Page MenuHomePhabricator

[Spike 2hr] Investigate ability for page previews to appear in wikidata
Closed, ResolvedPublic

Description

Background

We would like to customize page previews to appear in wikidata. We would like to investigate the best way for these previews to appear based on the requirements below

Mocks

missing desc.png (1×2 px, 322 KB)

only desc.png (1×2 px, 325 KB)

missing desc with image.png (1×2 px, 331 KB)

Acceptance criteria

Investigate the following questions:

Blocked

  • Can we include the following in Wikidata previews (currently accessible via API calls): the total number of statements; the total number of labels; the total number of external identifiers; and the total number of site links?
  • Can we provide Wikidata previews that include Wikidata label and description in the user's preferred language using RESTBase? If so, how?
  • Would this be a problem from a performance perspective?

Event Timeline

ovasileva renamed this task from Investigate ability for page previews in wikidata to appear in user's preferred language to [Spike] Investigate ability for page previews in wikidata to appear in user's preferred language.Jun 13 2017, 4:09 PM
ovasileva triaged this task as High priority.
ovasileva renamed this task from [Spike] Investigate ability for page previews in wikidata to appear in user's preferred language to [Spike 1hr] Investigate ability for page previews in wikidata to appear in user's preferred language.Jun 13 2017, 4:15 PM
ovasileva updated the task description. (Show Details)
ovasileva updated the task description. (Show Details)
ovasileva renamed this task from [Spike 1hr] Investigate ability for page previews in wikidata to appear in user's preferred language to [Spike 2hr] Investigate ability for page previews in wikidata to appear in user's preferred language.Jun 14 2017, 5:23 PM

Would this use the fallback tree if the item description is not available in the user's language? (Probably easier to fall back to English for now.)

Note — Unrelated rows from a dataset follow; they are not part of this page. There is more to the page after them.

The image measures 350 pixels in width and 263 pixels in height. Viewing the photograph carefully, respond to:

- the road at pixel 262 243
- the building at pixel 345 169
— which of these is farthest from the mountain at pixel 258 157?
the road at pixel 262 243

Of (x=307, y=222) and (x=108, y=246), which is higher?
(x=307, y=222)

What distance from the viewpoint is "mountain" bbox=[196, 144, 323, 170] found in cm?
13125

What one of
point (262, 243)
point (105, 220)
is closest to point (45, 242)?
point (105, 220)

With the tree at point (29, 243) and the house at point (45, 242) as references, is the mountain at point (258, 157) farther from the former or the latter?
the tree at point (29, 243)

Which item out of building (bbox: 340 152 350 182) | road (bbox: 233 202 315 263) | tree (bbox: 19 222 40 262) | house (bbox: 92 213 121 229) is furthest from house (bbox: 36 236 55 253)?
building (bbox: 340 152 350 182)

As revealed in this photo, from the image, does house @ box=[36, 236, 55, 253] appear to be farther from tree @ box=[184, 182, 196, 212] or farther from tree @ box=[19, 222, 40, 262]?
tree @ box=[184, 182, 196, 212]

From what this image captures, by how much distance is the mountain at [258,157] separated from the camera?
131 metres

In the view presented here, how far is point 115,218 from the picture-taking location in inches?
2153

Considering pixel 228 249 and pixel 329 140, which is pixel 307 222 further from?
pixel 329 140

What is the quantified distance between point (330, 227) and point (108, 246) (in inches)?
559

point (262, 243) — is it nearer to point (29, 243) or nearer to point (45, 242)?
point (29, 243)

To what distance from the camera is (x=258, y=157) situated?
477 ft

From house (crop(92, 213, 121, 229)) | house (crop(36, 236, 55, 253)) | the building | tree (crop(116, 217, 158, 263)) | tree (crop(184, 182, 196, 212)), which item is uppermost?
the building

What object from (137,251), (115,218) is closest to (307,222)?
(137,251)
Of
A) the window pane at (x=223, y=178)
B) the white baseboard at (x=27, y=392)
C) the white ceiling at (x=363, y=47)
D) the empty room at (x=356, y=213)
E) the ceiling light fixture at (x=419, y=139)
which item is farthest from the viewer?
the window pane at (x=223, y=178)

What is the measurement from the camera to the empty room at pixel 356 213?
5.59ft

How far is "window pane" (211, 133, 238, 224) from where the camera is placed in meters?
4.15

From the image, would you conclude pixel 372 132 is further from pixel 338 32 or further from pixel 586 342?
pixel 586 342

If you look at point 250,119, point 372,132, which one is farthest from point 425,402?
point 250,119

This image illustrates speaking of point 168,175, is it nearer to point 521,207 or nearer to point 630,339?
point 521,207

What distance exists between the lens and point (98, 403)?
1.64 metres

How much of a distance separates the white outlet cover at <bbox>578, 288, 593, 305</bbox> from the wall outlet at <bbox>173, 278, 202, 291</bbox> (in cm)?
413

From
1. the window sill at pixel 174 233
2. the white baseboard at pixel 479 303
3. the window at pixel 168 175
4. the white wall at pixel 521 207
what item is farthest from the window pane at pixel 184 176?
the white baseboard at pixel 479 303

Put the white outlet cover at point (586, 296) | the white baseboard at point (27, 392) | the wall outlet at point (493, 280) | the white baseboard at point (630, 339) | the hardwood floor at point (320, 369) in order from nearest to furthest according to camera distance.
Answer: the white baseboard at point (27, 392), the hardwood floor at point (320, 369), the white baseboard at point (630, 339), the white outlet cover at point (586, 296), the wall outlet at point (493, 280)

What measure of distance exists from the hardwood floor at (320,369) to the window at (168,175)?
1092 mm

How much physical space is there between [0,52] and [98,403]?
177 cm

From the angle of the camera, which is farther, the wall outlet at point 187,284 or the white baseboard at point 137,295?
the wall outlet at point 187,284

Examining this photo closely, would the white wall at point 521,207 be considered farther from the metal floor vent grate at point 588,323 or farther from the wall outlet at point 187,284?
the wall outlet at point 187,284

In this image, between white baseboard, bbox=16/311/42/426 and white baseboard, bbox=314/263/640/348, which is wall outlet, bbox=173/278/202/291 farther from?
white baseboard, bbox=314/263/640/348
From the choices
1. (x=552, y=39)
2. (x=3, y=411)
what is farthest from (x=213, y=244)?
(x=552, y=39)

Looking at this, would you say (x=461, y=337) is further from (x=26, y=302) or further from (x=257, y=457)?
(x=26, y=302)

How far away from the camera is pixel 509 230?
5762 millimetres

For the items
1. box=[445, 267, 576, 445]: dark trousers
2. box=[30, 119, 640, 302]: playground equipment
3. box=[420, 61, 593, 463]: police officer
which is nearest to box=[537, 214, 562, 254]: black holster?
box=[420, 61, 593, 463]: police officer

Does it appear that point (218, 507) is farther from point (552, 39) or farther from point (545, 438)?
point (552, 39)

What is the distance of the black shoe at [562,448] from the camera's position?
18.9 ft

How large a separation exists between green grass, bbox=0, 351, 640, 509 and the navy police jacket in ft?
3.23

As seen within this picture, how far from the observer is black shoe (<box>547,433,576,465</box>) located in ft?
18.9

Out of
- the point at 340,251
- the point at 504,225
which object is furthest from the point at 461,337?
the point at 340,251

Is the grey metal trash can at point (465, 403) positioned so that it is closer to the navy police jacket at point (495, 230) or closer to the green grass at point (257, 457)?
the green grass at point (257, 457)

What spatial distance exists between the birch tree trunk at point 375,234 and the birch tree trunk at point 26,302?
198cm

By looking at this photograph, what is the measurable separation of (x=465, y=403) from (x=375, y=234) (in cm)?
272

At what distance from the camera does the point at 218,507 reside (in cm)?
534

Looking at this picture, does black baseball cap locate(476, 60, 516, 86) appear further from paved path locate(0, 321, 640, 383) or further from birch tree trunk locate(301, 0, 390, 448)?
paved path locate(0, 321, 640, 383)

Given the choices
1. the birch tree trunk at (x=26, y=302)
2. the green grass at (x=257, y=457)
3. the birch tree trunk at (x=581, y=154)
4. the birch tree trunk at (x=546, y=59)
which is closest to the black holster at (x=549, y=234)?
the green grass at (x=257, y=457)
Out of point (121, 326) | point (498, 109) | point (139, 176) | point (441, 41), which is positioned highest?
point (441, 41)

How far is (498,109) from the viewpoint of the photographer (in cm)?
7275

Discussed in the reading/services sync,

@Nirzar do you have mockups for the wikidata previews to see what we would actually need? (there is some info about suggested data on the description

Some info on a "page-summary" rest endpoint:

Making a wikidata "page-summary" rest endpoint seems reasonable, the thing to consider is if we would store language variants separate (different url or headers), and query from the client, which would need the language fallback tree on the endpoints. Stats information would be duplicate in the caches.

..., or if there isn't that much data, then the endpoint would be unique, and serve all languages for the description/name and the stats. Less cache duplication, bigger responses, language fallback tree processed on the client.


To the taker, have a look at the options and the available data on wikidata to inform the tradeoffs, and let's ping services too on review.

@Jhernandez https://phabricator.wikimedia.org/T111231#3345326

Those are some rough ideas. I also wanted to include the Q id but didn't know if that was possible.

@Nirzar, in what situations does a user see the third mock-up (the one with the image of a back of an envelope)?

@ovasileva, can you clarify what the following means?

Can we include the following in wikidata previews (currently accessible via api calls): total number of statements, total number of labels, total number of external identifiers, total number of site links

Where would these numbers (total number of statements, etc.) appear?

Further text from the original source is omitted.